WHAT THE TASK ASKS:
Every line from the beginning of the records below up to the one holding "(738,537)-(793,590), (120,585)-(176,639), (1102,718)-(1152,767)" should be quoted exactly; leave out the rest.

SUPPLIED MATERIAL:
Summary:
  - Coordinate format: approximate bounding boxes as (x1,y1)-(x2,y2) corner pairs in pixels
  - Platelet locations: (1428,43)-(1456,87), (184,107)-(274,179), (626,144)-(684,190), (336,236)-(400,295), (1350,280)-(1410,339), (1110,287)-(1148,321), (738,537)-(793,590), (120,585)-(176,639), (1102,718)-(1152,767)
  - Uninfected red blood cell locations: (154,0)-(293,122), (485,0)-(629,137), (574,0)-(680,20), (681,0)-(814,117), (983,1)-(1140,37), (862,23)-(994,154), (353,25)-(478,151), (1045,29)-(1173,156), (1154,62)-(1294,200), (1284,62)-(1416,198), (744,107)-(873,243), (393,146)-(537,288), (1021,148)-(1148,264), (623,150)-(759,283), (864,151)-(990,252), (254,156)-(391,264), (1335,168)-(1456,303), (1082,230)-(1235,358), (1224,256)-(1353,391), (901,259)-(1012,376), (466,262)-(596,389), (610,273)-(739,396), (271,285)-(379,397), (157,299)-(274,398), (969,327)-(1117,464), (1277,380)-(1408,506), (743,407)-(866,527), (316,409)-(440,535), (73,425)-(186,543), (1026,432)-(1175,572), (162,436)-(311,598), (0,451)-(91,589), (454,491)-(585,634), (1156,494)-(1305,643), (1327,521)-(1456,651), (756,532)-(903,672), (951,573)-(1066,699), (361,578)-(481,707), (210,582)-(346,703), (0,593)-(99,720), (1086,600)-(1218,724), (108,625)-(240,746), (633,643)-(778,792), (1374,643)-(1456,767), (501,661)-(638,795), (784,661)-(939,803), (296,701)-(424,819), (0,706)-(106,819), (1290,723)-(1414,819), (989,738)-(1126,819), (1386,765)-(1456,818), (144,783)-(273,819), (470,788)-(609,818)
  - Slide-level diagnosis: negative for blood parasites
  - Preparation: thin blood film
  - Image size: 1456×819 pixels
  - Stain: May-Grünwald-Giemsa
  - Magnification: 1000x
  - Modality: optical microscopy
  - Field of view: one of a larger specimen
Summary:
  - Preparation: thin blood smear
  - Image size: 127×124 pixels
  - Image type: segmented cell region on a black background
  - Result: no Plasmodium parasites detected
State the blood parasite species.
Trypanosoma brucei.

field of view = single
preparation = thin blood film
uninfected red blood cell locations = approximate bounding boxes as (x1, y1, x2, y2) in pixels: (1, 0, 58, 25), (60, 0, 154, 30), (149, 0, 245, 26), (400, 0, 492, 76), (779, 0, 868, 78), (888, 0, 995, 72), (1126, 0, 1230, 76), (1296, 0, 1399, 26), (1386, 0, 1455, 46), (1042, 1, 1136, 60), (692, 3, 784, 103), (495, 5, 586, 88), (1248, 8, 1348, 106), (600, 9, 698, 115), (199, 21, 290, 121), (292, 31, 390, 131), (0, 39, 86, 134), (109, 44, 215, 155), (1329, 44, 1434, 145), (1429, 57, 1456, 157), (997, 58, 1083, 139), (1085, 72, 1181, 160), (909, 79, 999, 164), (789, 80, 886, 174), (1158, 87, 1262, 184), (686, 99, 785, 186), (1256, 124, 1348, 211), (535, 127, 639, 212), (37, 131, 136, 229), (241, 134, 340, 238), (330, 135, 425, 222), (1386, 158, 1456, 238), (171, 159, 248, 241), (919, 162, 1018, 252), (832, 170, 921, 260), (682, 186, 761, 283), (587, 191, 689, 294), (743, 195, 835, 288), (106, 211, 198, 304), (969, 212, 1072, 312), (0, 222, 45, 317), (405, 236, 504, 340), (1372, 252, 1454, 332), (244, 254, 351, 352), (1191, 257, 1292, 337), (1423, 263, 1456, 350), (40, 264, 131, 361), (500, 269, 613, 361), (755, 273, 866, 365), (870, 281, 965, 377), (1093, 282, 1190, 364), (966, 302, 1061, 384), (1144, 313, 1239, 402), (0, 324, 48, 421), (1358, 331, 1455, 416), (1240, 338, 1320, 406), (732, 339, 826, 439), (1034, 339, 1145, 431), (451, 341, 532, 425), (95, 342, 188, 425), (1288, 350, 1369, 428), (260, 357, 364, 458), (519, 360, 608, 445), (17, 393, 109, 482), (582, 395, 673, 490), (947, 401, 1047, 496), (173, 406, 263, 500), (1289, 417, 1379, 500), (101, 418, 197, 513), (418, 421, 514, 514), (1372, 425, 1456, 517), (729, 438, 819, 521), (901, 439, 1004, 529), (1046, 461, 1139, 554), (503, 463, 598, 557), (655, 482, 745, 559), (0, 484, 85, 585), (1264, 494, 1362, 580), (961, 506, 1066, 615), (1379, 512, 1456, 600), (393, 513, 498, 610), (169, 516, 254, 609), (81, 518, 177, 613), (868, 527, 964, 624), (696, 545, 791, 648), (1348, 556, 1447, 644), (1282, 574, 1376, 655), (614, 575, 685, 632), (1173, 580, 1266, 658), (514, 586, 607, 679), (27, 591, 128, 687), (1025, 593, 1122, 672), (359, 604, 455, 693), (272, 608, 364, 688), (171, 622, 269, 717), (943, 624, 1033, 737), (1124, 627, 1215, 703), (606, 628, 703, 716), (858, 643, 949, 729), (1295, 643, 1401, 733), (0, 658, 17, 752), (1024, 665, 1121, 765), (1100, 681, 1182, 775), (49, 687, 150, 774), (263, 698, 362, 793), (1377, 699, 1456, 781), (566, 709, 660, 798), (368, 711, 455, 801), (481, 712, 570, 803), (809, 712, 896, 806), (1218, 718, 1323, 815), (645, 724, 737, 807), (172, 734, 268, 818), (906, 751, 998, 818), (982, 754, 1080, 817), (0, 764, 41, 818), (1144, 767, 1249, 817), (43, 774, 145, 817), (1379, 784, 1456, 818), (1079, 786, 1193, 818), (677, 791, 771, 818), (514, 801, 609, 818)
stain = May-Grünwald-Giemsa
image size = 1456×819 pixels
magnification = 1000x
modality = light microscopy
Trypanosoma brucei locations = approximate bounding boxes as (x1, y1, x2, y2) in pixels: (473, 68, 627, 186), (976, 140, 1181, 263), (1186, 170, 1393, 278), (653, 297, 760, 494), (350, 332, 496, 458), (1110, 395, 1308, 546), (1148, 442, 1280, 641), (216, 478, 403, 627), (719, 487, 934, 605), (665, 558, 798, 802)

ANSWER SPACE:
Summary:
  - Coordinate format: approximate bounding boxes as (x1,y1)-(x2,y2) corner pairs in pixels
  - Platelet locations: (1428,43)-(1456,87), (184,107)-(274,179), (626,144)-(684,190), (336,236)-(400,295), (1350,280)-(1410,339), (1110,287)-(1148,321), (738,537)-(793,590), (120,585)-(176,639), (1102,718)-(1152,767)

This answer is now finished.